A golden bridge I saw in a dream once
I was a fundie then I found this amazing being in the Bible(Yahshua-Jesus), this loving awesome God in my prayers, and then one day I woke up and realized that this loving God was not angry with me at all and that God loved everyone who borrowed a soul for their journey to this world.... When I believed all of the fundie' judgemental beliefs about people, I kept falling into a trap of judging others that I didn't even know. The more I learn about other people the less I can judge them. I see my fundie friends on one side of the fence and they perceive that everyone else is on the other side but I just don't see the world that way any more. I woke up in a new place and now I find myself without a church but the one the Holy Spirit planted in me when I came up from my water-baptism in that old school fire and brimstone church I grew up in. I still believe but I don't belong. That old-school fundie church gave me a gift I would never give back(Jesus Christ) but their doctines of racism, sexism, homophobia, and xenophobic nationalism were straight from the pits of hell. I have learned to shake off the part that is not from a God who is unconditional love but I am still a work in progress.

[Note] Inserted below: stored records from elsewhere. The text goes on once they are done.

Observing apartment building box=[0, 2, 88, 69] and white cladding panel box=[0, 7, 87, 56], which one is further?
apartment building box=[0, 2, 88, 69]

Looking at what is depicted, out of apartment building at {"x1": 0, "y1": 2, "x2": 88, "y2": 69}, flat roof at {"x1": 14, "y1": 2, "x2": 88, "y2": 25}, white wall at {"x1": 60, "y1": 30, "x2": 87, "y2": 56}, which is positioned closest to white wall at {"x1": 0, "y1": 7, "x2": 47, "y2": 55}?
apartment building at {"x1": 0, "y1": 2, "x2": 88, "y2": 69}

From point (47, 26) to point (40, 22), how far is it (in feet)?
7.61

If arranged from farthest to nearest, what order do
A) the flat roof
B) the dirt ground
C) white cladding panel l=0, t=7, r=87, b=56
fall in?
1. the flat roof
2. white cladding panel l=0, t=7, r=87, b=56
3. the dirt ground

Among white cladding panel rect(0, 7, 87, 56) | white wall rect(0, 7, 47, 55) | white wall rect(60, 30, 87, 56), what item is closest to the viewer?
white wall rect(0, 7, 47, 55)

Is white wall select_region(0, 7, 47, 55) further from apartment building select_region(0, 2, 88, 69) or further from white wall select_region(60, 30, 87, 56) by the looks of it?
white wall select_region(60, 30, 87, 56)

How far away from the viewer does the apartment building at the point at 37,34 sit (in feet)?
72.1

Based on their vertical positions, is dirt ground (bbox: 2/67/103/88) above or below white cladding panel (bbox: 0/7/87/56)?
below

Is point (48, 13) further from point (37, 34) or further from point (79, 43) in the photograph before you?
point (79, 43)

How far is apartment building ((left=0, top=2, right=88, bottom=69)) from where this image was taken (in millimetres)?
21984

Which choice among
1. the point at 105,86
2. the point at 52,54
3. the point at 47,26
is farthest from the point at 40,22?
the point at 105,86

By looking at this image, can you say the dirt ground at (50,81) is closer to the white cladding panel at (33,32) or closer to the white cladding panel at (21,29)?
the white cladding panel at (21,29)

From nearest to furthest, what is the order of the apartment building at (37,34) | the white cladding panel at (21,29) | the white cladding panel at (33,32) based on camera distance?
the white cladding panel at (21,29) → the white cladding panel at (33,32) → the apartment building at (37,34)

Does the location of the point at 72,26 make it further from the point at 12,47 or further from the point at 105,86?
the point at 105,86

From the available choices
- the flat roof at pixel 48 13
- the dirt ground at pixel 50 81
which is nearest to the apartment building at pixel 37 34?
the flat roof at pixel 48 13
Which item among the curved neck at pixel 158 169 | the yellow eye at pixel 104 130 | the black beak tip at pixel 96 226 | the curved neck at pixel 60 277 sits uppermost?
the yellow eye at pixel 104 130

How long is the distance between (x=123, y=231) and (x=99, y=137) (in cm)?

I think one of my worst personal attributes is judging fundies too harshly. Fundie Christian Charities probably do more good than harm and I believe that fundie Christians are the most giving people on the planet. Fundies don't just give to their own kind but give to everyone and even if they are doing it to prostelize them it still works out as giving. Charity is somewhat of a Christian staple. When someone is doing good, acknowledge it. What I don't like about the fundie churches that I regularly attend is the way they start off praising God with song but ruin it when they start preaching. I love modern Christian music and I believe 90% of the music I hear on Christian stations blesses God but about 50% of the preaching has nothing to do with glorifying God. I try not to forsake assembling together with others to praise God but when I walk in on a gay , muslim, homosexual, homeless bashing sermon I just barely can wait to find my way to the front door and never return.
I still believe and I will never forsake those beliefs(Peter said the same thing) because God will never leave me nor forsake me. I have believed for a long time now that God will reconcile all things to love. All that said, some days I find that some of my non-christian brothers and sisters often seem to have more of the spirit of Christ in them than some of my my brothers and sisters who claim to be Christians.
I had a dream once about a golden bridge. It was a dream of where I was coming from and where I was going to. There is a bridge between non-christians and christians and it is called love. I pray that we all, my christian and non-christian brothers and sisters, find that bridge...that bridge that stands in the gap between us and God.